Goal A
Check each statement against the IEC 61499 excerpt and answer yes or no, quoting the deciding words: (i) IEC 61499 follows a time-triggered, scan-based execution model. (ii) Safe sub-millisecond end-to-end response times are possible even with cost-efficient COTS components. (iii) SRP offers pre-emptive scheduling for multi-core systems.
Goal B
According to the IEC 61499 excerpt, what does the presented work cover in order to establish safe end-to-end timing properties of distributed IEC 61499 models? List every item.
Goal C
Write the next part of the IEC 61499 excerpt, picking up after its final sentence.

Quoted text
=======

In contrast to the traditional scan (time triggered) based PLC behaviour (as implied by the IEC 61131 standard [6] ), the IEC 61499 undertakes an event triggered (asynchronous) execution model. In the presented work we exploit the benefits of asynchronous execution both at device and network layer. In particular asynchronous execution allows at device level preemptive execution of the function block network, and at network layer, asynchronous communication over standard Ethernet (with optional 802.1Q quality of service) frames, as implemented in Commercial Off-The-Shelf (COTS) as well as rugged (industrial) Ethernet switches. In order to establish safe end-to-end timing properties of distributed IEC 61499 models, the presented work covers the execution model, requirements for the per device scheduling, a generic Ethernet switch model, and impact of general purpose traffic. This allows us to reason on timing properties under different network topologies, link speeds, and quality of service configurations.
Our results indicate that the proposed approach is capable of safe sub millisecond end-to-end response times even using cost efficient COTS components. In particular, we show that, given the assumption switches implement predictable 802.1Q quality of service, the impact of non-critical traffic can be bound, and safe response times obtained. This allows for flexible deployment, where the same physical network is shared in between the timing critical control applications and general purpose usage. Our results are safe to the worst case, while further improvements can be obtained if the Maximum Transmission Unit (MTU) of general purpose (best effort traffic) is controlled.
We can conclude that the presented approach reduces complexity of distribution (in comparison to the traditional SCADA approach), reduces device and network complexity (does neither require complex time triggered architectures like scan based PLCs, nor any dedicated network components/protocols), and is highly flexible (allowing network sharing between real-time and best-effort devices). Moreover, the presented approach opens up for the possibility to automate the generation of interfaces (SIFBs) interconnecting FB networks, for which correct-by-construction data delivery can be ensured. Moreover automation would allow the designer to focus on properties of the application at model level, independent on networking and deployment specifics.
II. BACKGROUND

A. Task and Resource model
The task and resource model undertaken for this presentation follows that of the Stack Resource Policy (SRP) [7] . For this presentation we use task instance and task interchangeably. In short the SRP task and resource model is captured in the following:
• t i is a task with run to completion semantics,
• p(t i ) is the static priority for t i used for scheduling,
• e i is an event triggering the execution of the corresponding task t i ,
• r j defines a resource, a task may claim resources in a LIFO nested manner.
SRP provides pre-emptive, deadlock free, single-core scheduling for systems with shared resources (in this context, claiming a resource can be seen as entering a critical section). Given WCETs for the tasks and their inner claims, response time analysis is readily available [7] .

=======

Source material
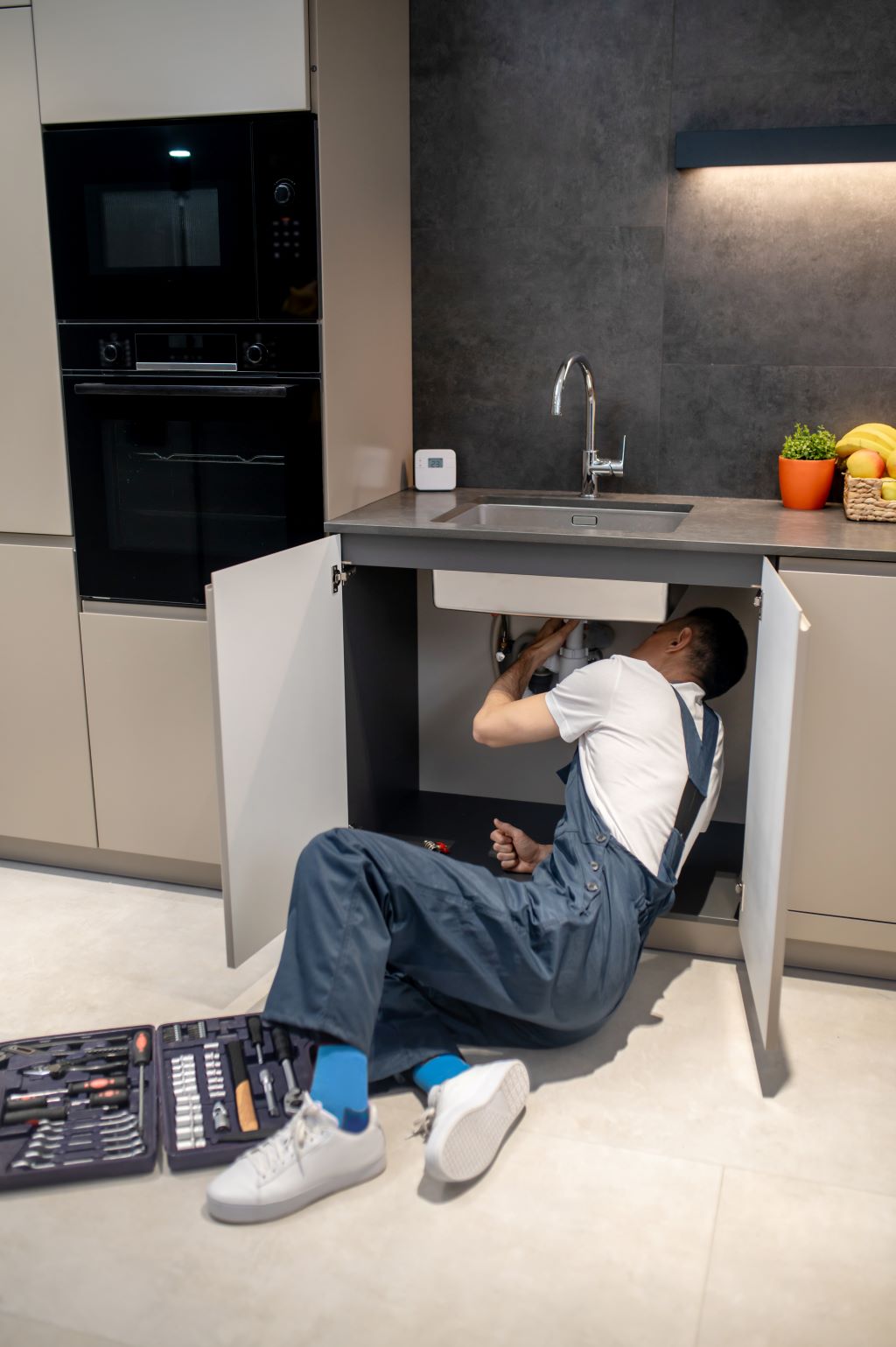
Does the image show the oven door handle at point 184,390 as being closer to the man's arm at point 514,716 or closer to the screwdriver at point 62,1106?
the man's arm at point 514,716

=======

Task response A
(i) No: "the IEC 61499 undertakes an event triggered (asynchronous) execution model."
(ii) Yes: "the proposed approach is capable of safe sub millisecond end-to-end response times even using cost efficient COTS components."
(iii) No: "SRP provides pre-emptive, deadlock free, single-core scheduling for systems with shared resources."

Task response B
- the execution model
- requirements for the per device scheduling
- a generic Ethernet switch model
- impact of general purpose traffic

Task response C
The RTFM-kernel has been developed from the outset of the SRP task and resource model [8] . The kernel API amounts to C code macros, with predicable and low overhead (typically a few machine instructions onto the ARM-Cortex family of processors). It extends the task model with the ability to emit events (hence task chains can be expressed). Under the common assumption that the inter-arrival of triggering events is larger than the associated task response time, each task can be associated with an interrupt handler, the underlying interrupt hardware can be exploited as (a single unit) event buffer 1 , and critical sections can be enforced through interrupt masking. In such a way the actual scheduling is performed by the interrupt hardware at a large.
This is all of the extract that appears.